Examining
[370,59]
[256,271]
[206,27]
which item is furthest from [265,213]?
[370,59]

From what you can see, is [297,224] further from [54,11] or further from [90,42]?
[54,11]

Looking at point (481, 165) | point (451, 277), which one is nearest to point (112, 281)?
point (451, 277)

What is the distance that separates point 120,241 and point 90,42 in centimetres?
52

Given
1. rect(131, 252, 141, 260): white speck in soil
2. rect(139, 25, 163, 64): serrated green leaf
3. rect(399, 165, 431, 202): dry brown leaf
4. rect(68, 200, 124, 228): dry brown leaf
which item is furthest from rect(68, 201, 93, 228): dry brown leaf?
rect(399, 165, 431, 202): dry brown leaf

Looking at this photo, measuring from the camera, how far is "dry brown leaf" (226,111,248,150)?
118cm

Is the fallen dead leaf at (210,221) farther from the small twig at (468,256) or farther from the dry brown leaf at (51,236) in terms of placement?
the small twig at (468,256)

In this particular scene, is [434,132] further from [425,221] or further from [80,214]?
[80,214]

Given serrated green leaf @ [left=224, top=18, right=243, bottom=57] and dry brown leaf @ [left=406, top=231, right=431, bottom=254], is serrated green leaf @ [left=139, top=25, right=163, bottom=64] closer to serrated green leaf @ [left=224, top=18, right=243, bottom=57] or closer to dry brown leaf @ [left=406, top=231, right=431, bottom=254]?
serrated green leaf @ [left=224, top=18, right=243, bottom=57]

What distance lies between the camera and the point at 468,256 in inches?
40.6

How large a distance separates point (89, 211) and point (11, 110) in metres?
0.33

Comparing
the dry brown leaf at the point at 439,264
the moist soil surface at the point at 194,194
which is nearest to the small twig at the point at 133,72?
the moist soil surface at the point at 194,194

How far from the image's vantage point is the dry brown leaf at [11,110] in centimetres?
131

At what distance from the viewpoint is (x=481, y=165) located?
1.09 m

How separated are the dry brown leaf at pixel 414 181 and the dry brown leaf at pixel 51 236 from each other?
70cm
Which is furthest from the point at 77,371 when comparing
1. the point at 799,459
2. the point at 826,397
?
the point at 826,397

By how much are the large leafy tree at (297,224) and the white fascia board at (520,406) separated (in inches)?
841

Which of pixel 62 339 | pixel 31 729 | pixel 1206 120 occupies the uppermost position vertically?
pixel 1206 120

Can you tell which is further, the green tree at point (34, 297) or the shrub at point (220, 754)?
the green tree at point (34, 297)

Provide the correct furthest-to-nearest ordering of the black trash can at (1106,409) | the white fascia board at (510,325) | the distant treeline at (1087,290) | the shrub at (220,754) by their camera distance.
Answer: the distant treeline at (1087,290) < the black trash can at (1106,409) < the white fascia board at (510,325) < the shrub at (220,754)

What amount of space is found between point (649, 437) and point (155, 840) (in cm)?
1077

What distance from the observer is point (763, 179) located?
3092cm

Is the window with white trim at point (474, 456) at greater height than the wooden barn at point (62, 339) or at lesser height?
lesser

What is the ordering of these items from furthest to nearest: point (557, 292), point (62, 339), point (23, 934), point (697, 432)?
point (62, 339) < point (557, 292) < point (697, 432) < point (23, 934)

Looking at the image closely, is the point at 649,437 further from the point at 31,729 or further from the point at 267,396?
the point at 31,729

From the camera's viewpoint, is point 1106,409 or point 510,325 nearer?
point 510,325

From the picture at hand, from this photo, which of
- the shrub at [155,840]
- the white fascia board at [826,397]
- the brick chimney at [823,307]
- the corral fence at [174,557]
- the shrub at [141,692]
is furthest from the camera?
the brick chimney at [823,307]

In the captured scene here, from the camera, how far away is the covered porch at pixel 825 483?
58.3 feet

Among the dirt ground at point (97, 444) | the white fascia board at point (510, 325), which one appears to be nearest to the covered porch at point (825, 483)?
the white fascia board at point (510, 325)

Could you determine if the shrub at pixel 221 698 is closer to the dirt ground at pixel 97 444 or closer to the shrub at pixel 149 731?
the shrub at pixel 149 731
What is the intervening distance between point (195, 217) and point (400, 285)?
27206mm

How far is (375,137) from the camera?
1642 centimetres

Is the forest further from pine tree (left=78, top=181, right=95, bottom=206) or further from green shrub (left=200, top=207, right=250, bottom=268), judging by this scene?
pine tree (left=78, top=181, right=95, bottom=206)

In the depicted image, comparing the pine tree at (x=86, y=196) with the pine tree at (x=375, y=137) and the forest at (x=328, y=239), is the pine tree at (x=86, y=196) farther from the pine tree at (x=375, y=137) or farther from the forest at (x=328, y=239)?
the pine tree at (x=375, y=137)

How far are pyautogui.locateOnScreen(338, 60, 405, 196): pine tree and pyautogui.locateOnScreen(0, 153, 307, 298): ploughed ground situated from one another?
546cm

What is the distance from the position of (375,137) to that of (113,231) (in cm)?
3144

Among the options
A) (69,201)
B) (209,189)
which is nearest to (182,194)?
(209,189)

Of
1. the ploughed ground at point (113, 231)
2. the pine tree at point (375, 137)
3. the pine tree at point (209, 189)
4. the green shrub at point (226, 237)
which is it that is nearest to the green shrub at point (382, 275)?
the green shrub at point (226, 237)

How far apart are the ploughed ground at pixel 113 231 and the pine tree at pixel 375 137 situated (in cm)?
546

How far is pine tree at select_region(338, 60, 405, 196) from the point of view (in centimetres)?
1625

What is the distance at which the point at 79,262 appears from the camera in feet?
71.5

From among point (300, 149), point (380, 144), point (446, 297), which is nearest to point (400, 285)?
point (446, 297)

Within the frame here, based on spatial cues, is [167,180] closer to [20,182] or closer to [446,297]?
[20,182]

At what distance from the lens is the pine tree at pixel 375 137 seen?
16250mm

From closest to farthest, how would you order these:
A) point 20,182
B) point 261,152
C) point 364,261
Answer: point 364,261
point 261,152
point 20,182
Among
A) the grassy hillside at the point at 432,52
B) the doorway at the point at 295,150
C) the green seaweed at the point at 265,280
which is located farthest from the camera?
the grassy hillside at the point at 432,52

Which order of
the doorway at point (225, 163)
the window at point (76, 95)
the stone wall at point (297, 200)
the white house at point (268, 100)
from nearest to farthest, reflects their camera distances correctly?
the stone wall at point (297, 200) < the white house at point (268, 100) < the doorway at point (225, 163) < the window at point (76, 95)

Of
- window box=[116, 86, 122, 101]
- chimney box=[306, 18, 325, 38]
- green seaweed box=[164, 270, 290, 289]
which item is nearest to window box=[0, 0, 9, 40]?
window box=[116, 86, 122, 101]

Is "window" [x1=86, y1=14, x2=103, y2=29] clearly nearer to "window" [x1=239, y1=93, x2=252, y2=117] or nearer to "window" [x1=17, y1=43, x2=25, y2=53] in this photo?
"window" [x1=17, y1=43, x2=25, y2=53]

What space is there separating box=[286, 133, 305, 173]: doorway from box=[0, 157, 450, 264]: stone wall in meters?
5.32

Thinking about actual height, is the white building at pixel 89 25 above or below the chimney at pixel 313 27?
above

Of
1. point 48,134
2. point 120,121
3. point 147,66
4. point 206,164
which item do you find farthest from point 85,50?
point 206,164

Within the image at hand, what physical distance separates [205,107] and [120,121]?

=======

What this task involves »
Using the material above, extract the line that contains "in this photo?" and every line after it, exactly as given; stop at the last line.

Solution for this problem »
Is "window" [x1=86, y1=14, x2=103, y2=29] clearly nearer to "window" [x1=239, y1=93, x2=252, y2=117] or nearer to "window" [x1=17, y1=43, x2=25, y2=53] in this photo?
"window" [x1=17, y1=43, x2=25, y2=53]

What space is there separating box=[286, 133, 305, 173]: doorway from box=[0, 157, 450, 264]: stone wall in meters?
5.32

Thinking about actual height, is the white building at pixel 89 25 above or below the chimney at pixel 313 27?
above

Of
1. point 48,134
2. point 120,121
3. point 147,66
4. point 206,164
which item do you find farthest from point 85,50?
point 206,164

Within the image at hand, what physical distance separates [205,107] and [120,121]?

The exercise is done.